__REQUIREMENTS__
**a)** Using the passage on Russia below, decide whether each statement agrees with it. For each, answer yes or no and quote the deciding words. (i) Russian warplanes staged mock attacks on the USS Donald Cook in the Baltic Sea in April. (ii) Russia's fighter aircraft currently match those of the West. (iii) Russia is setting up anti-access/area-denial zones in the Arctic.
**b)** Reproduce, word for word, the part of the passage on Russia below that opens with the words containing "These actions are" and closes with "the foreseeable future.".

These actions are a strong start, but they are not enough. The foundation of any strategy in Europe must be the recognition that Russia poses an enduring existential threat to the United States, its allies, and the international order. Russia is determined to once again become a global power—an ambition it has demonstrated by, for example, conducting confrontational mock attacks on U.S. forces, as Russian warplanes did to the USS Donald Cook in the Baltic Sea in April, and resuming Cold War–era strategic bomber flights along the U.S. coastline. What is more, as Russia’s intervention in Syria has demonstrated, Moscow will seek out all opportunities to expand its influence abroad. Because the Kremlin views the United States and other NATO members as its primary adversaries, it considers its relationship with the West a zero-sum game. It will continue to do so for the foreseeable future.
The Putin government will not allow any nation over which it has sufficient leverage to develop closer ties with the West—namely, by moving toward membership in the EU or NATO—and it will do every-thing in its power to sow instability in countries such as Georgia, Moldova, and Ukraine. Putin no doubt knows that the EU and NATO will be reluctant to accept a nation as a member if it is caught up in a so-called frozen conflict.
At the same time, Russia will continue to improve its military’s ability to offset the technological advantages currently enjoyed by NATO. Although Russia’s fighter aircraft do not currently match the West’s, the country’s advanced air defenses, coastal cruise missiles, antiship capabilities, and air-launched cruise missiles are increasingly capable. If Moscow managed to keep U.S. reinforcements out of a potential conflict between Russia and NATO while preventing Western warplanes from hitting their targets, it would seriously degrade the advantages of the United States and its allies. To this end, Russia is establishing “anti-access/area-denial” zones across its periphery, including in the Baltic and Black Seas, the Arctic, and the Russian Far East. What is more, Russia’s growing footprint in Syria offers Moscow the capability, if it chooses, to threaten U.S. and allied forces operating in the eastern Mediterranean and in the skies over Syria.

__DATASET ROWS__

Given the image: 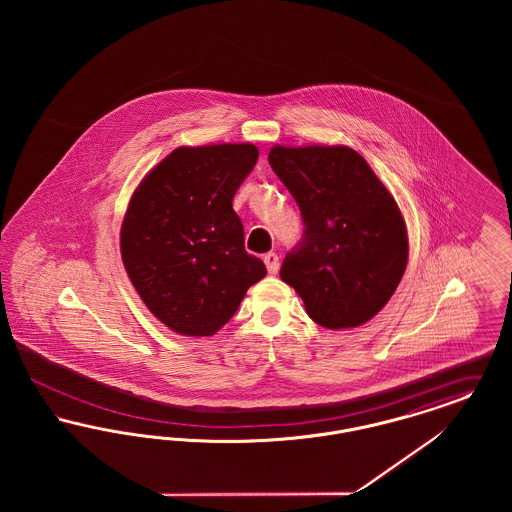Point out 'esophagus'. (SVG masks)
<instances>
[{
  "label": "esophagus",
  "mask_w": 512,
  "mask_h": 512,
  "mask_svg": "<svg viewBox=\"0 0 512 512\" xmlns=\"http://www.w3.org/2000/svg\"><path fill=\"white\" fill-rule=\"evenodd\" d=\"M263 261H265V265H267L268 274H276V272H278L280 261H278V255H276V253H272V251L265 253Z\"/></svg>",
  "instance_id": "esophagus-1"
}]
</instances>
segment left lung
I'll return each instance as SVG.
<instances>
[{
	"label": "left lung",
	"instance_id": "left-lung-1",
	"mask_svg": "<svg viewBox=\"0 0 512 512\" xmlns=\"http://www.w3.org/2000/svg\"><path fill=\"white\" fill-rule=\"evenodd\" d=\"M268 163L305 226L280 278L320 326L365 324L390 301L407 267V228L395 199L351 147L274 146Z\"/></svg>",
	"mask_w": 512,
	"mask_h": 512
}]
</instances>
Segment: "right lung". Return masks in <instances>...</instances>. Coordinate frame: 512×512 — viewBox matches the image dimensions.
<instances>
[{
  "instance_id": "1",
  "label": "right lung",
  "mask_w": 512,
  "mask_h": 512,
  "mask_svg": "<svg viewBox=\"0 0 512 512\" xmlns=\"http://www.w3.org/2000/svg\"><path fill=\"white\" fill-rule=\"evenodd\" d=\"M257 159L253 144L178 147L130 199L122 263L147 309L182 336L219 332L267 274L232 209Z\"/></svg>"
}]
</instances>
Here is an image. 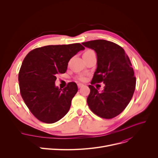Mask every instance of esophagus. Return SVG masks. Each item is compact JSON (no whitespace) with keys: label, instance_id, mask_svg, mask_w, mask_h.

__SOLVED TASKS__
**a)**
(i) Yes: "as Russian warplanes did to the USS Donald Cook in the Baltic Sea in April"
(ii) No: "Although Russia’s fighter aircraft do not currently match the West’s"
(iii) Yes: "including in the Baltic and Black Seas, the Arctic, and the Russian Far East"

**b)**
These actions are a strong start, but they are not enough. The foundation of any strategy in Europe must be the recognition that Russia poses an enduring existential threat to the United States, its allies, and the international order. Russia is determined to once again become a global power—an ambition it has demonstrated by, for example, conducting confrontational mock attacks on U.S. forces, as Russian warplanes did to the USS Donald Cook in the Baltic Sea in April, and resuming Cold War–era strategic bomber flights along the U.S. coastline. What is more, as Russia’s intervention in Syria has demonstrated, Moscow will seek out all opportunities to expand its influence abroad. Because the Kremlin views the United States and other NATO members as its primary adversaries, it considers its relationship with the West a zero-sum game. It will continue to do so for the foreseeable future.